Problem description: Copy out the whole listing below word for word, keeping every line and character as it appears.

::::

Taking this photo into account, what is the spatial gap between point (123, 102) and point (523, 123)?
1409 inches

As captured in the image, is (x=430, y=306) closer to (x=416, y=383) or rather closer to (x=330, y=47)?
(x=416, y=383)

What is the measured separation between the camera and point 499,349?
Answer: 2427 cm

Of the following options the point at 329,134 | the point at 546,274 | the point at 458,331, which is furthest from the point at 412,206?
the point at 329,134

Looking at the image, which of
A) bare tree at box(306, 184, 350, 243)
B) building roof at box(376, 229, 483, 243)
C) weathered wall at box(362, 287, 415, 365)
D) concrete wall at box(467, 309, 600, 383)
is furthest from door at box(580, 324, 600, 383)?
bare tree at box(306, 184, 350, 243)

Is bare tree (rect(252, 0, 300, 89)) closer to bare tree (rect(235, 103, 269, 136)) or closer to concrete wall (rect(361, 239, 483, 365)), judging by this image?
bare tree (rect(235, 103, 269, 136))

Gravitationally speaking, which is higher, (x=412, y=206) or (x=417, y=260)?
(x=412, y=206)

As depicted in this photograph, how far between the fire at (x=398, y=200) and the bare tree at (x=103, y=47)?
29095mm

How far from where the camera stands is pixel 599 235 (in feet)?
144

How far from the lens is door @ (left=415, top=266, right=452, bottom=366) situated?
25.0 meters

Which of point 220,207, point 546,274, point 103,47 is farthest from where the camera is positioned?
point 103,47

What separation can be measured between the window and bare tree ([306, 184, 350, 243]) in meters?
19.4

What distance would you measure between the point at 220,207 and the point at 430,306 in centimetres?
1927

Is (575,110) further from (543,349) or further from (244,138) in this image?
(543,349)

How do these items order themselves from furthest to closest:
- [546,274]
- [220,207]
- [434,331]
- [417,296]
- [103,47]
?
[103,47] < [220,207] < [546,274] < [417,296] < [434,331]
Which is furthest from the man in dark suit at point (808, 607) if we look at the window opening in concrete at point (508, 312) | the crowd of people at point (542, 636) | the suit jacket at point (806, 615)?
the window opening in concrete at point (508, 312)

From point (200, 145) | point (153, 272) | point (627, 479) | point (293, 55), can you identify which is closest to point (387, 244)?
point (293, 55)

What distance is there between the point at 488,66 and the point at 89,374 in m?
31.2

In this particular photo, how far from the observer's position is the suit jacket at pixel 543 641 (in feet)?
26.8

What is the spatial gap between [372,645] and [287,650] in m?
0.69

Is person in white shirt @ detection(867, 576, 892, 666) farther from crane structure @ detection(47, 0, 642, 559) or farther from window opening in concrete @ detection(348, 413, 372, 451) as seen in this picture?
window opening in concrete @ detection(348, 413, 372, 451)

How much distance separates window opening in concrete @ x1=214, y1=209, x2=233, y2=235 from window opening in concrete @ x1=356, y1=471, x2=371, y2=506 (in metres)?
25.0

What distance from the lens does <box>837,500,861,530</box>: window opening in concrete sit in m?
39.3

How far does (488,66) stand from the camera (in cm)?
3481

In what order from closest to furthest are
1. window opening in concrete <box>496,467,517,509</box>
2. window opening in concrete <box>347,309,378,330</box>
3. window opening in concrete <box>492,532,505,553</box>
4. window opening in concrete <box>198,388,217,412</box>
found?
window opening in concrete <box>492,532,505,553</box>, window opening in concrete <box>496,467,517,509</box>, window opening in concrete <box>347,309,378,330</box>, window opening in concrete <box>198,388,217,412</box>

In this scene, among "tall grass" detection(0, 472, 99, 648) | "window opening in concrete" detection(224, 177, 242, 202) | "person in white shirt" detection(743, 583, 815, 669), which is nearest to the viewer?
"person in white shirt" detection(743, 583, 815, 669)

::::

Written response:
Taking this photo into account, what is the spatial gap between point (123, 102) and point (523, 123)?
1409 inches

As captured in the image, is (x=430, y=306) closer to (x=416, y=383) or rather closer to (x=330, y=47)?
(x=416, y=383)

What is the measured separation between the camera and point 499,349?
Answer: 2427 cm

Of the following options the point at 329,134 | the point at 546,274 | the point at 458,331, which is furthest from the point at 412,206?
the point at 329,134

Looking at the image, which of
A) bare tree at box(306, 184, 350, 243)
B) building roof at box(376, 229, 483, 243)
C) weathered wall at box(362, 287, 415, 365)
D) concrete wall at box(467, 309, 600, 383)
is furthest from door at box(580, 324, 600, 383)?
bare tree at box(306, 184, 350, 243)

Is bare tree (rect(252, 0, 300, 89)) closer to bare tree (rect(235, 103, 269, 136)) or closer to concrete wall (rect(361, 239, 483, 365)), judging by this image?
bare tree (rect(235, 103, 269, 136))

Gravitationally speaking, which is higher, (x=412, y=206) or (x=417, y=260)?
(x=412, y=206)

As depicted in this photograph, how far between the fire at (x=398, y=200) and the bare tree at (x=103, y=47)?
29095mm

How far from where the camera stands is pixel 599 235 (in feet)?
144

How far from the lens is door @ (left=415, top=266, right=452, bottom=366) situated?
25.0 meters

Which of point 220,207, point 546,274, point 103,47 is farthest from where the camera is positioned?
point 103,47

What separation can be measured between the window and bare tree ([306, 184, 350, 243]) in meters?
19.4

What distance would you measure between the point at 220,207 and the point at 430,306 in centimetres?
1927

Is (575,110) further from (543,349) or further from (244,138) in this image?
(543,349)

How do these items order themselves from furthest to closest:
- [546,274]
- [220,207]
- [434,331]
- [417,296]
- [103,47]
?
[103,47] < [220,207] < [546,274] < [417,296] < [434,331]
Which is furthest from the man in dark suit at point (808, 607) if we look at the window opening in concrete at point (508, 312) | the crowd of people at point (542, 636) | the suit jacket at point (806, 615)?
the window opening in concrete at point (508, 312)

From point (200, 145) | point (153, 272) | point (627, 479) | point (293, 55), can you identify which is closest to point (387, 244)?
point (293, 55)

What distance is there between the point at 488,66 and the point at 89,374 in m?
31.2

In this particular photo, how far from the observer's position is the suit jacket at pixel 543 641 (in feet)?
26.8

What is the spatial gap between [372,645] and [287,650] in m?
0.69

Is person in white shirt @ detection(867, 576, 892, 666) farther from crane structure @ detection(47, 0, 642, 559) or farther from window opening in concrete @ detection(348, 413, 372, 451) as seen in this picture?
window opening in concrete @ detection(348, 413, 372, 451)

How much distance separates window opening in concrete @ x1=214, y1=209, x2=233, y2=235 from window opening in concrete @ x1=356, y1=471, x2=371, y2=506 (in metres)?
25.0

What distance from the lens does <box>837,500,861,530</box>: window opening in concrete sit in m?
39.3

How far does (488,66) stand from the camera (in cm)?
3481

In what order from closest to furthest are
1. window opening in concrete <box>496,467,517,509</box>
2. window opening in concrete <box>347,309,378,330</box>
3. window opening in concrete <box>492,532,505,553</box>
4. window opening in concrete <box>198,388,217,412</box>
found?
window opening in concrete <box>492,532,505,553</box>, window opening in concrete <box>496,467,517,509</box>, window opening in concrete <box>347,309,378,330</box>, window opening in concrete <box>198,388,217,412</box>

In this scene, among "tall grass" detection(0, 472, 99, 648) | "window opening in concrete" detection(224, 177, 242, 202) | "person in white shirt" detection(743, 583, 815, 669), which is nearest to the viewer?
"person in white shirt" detection(743, 583, 815, 669)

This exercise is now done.